In Resnick's Adventures in Stochastic Processes, there's this example where the author derives the density of $\sum_i X_i$ where $X_i$ are iid uniform (0,1).
In the picture below, I don't understand 2 things:
- What they mean (and why) by «$e^{-\lambda k}\lambda^{-n}$ is the transform of $\epsilon_k * g(x)$». Here, the $*$ is the symbol for convolution.
- After deducing the form of the convolution between $\epsilon_k$ and $g(x)$, , the author states the form of the desired density. How does he get that?
Any help would be appreciated.

1) They mean that $$\int e^{-\lambda x} (\epsilon_k*g(x)) dx = e^{-\lambda k} \lambda^{-n}$$ This follows from the two equations (one right after "Now," and the other one right after "Furthermore,") ,and the fact that products in Laplace domain are convolutions in "normal" domain.
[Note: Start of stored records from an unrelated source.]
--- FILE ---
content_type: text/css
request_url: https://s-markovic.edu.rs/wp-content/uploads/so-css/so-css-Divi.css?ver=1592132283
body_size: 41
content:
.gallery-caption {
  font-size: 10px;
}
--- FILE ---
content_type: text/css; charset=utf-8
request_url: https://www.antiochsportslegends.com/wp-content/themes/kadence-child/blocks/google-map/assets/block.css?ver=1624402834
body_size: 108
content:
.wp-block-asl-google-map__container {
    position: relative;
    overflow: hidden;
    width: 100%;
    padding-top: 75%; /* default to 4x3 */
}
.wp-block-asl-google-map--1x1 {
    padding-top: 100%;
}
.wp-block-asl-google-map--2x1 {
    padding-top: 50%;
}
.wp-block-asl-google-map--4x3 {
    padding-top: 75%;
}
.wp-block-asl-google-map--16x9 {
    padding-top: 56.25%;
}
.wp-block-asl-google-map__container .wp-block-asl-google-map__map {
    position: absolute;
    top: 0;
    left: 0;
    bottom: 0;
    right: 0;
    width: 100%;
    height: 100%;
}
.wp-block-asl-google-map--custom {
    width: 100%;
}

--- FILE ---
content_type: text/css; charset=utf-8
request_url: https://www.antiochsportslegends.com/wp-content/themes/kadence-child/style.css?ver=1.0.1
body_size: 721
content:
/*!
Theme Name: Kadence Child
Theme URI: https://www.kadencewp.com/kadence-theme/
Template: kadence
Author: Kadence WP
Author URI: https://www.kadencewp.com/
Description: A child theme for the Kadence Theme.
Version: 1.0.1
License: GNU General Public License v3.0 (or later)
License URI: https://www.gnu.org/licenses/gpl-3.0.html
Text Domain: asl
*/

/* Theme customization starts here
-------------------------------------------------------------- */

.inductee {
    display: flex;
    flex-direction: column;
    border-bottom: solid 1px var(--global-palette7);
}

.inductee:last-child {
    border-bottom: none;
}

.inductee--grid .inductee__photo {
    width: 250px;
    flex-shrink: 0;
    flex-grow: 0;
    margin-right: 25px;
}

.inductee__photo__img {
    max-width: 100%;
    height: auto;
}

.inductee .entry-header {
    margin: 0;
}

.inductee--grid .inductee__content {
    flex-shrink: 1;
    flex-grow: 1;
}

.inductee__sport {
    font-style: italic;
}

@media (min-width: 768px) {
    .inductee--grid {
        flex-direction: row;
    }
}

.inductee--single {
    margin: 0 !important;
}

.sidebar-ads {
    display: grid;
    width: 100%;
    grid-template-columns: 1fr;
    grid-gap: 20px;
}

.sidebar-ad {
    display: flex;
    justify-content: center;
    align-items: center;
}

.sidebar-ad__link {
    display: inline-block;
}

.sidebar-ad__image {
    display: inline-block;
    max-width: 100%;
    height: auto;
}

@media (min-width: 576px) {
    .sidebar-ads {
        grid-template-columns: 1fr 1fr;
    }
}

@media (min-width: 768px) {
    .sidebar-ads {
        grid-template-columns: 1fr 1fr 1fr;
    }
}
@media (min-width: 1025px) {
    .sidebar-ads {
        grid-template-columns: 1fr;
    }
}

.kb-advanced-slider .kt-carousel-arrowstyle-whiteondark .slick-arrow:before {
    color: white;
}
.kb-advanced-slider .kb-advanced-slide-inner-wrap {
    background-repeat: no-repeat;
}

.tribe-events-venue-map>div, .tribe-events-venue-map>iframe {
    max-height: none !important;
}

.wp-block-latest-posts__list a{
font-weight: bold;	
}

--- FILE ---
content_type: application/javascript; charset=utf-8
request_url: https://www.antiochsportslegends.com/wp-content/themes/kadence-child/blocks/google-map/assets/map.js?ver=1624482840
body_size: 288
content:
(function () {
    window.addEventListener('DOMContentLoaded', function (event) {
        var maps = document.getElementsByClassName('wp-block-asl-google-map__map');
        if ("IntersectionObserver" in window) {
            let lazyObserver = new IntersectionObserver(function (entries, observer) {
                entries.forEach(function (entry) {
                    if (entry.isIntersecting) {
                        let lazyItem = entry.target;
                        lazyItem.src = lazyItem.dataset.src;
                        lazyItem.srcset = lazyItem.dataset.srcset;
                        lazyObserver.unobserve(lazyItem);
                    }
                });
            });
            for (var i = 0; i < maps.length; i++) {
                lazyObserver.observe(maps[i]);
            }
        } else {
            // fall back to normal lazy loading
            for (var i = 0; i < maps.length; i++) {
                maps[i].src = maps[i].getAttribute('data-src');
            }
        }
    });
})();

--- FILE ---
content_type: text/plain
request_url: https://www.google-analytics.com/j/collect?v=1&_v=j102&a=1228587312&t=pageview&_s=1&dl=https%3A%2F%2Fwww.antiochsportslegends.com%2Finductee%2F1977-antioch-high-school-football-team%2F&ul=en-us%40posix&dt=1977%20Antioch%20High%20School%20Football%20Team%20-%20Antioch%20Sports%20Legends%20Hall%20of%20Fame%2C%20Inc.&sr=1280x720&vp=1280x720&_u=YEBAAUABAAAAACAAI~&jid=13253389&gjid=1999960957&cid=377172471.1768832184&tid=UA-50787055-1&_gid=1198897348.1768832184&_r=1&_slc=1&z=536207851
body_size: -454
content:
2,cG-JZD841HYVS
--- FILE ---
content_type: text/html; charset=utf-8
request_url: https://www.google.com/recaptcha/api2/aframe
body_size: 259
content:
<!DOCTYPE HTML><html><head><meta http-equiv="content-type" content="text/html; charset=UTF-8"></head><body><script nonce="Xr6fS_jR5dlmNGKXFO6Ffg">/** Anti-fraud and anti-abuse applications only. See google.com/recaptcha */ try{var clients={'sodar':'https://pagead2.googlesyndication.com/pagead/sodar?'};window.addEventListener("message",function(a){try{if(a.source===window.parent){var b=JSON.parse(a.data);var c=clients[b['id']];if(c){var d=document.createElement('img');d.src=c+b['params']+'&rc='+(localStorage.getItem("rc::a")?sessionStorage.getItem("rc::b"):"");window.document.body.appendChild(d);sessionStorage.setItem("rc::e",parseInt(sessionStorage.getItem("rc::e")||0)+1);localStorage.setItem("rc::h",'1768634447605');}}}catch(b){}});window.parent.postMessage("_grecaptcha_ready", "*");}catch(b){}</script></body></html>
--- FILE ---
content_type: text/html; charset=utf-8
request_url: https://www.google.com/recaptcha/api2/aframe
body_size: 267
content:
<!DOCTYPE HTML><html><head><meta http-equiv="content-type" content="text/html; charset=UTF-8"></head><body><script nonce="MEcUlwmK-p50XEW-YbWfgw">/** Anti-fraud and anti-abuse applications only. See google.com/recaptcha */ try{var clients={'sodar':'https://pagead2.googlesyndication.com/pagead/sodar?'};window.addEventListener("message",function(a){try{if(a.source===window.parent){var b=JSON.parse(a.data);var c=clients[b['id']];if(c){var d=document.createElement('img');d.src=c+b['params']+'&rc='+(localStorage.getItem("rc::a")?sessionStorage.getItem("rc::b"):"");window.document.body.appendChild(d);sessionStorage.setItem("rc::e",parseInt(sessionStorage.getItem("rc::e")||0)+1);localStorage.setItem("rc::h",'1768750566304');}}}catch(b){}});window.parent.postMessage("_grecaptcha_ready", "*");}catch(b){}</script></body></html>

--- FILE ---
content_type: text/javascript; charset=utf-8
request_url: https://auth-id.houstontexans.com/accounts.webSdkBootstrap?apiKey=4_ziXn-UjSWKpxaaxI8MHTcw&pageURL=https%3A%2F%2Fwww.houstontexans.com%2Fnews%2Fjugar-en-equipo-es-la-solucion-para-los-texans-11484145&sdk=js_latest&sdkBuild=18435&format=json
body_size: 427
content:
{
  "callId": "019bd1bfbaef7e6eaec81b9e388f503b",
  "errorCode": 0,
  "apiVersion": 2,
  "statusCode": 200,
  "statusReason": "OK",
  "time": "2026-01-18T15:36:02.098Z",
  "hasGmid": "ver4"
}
2) Plug the integral I just typed into the sum (right under (from Example 3.2.1)):
$$\sum_k \binom{n}{k} (-1)^k \int e^{-\lambda x} (\epsilon_k*g(x)) dx$$
And now swap sum and integral from Fubini's (Since the transform is defined, I am assuming it exists)
$$= \int e^{-\lambda x} \sum_k \binom{n}{k} (-1)^k (\epsilon_k*g(x)) dx$$
$$= E[e^{\lambda \sum X_i}]$$
$$= \int e^{-\lambda x} f(x) dx $$ where f is the density (if it exists). The result now follows from the uniqueness of transforms.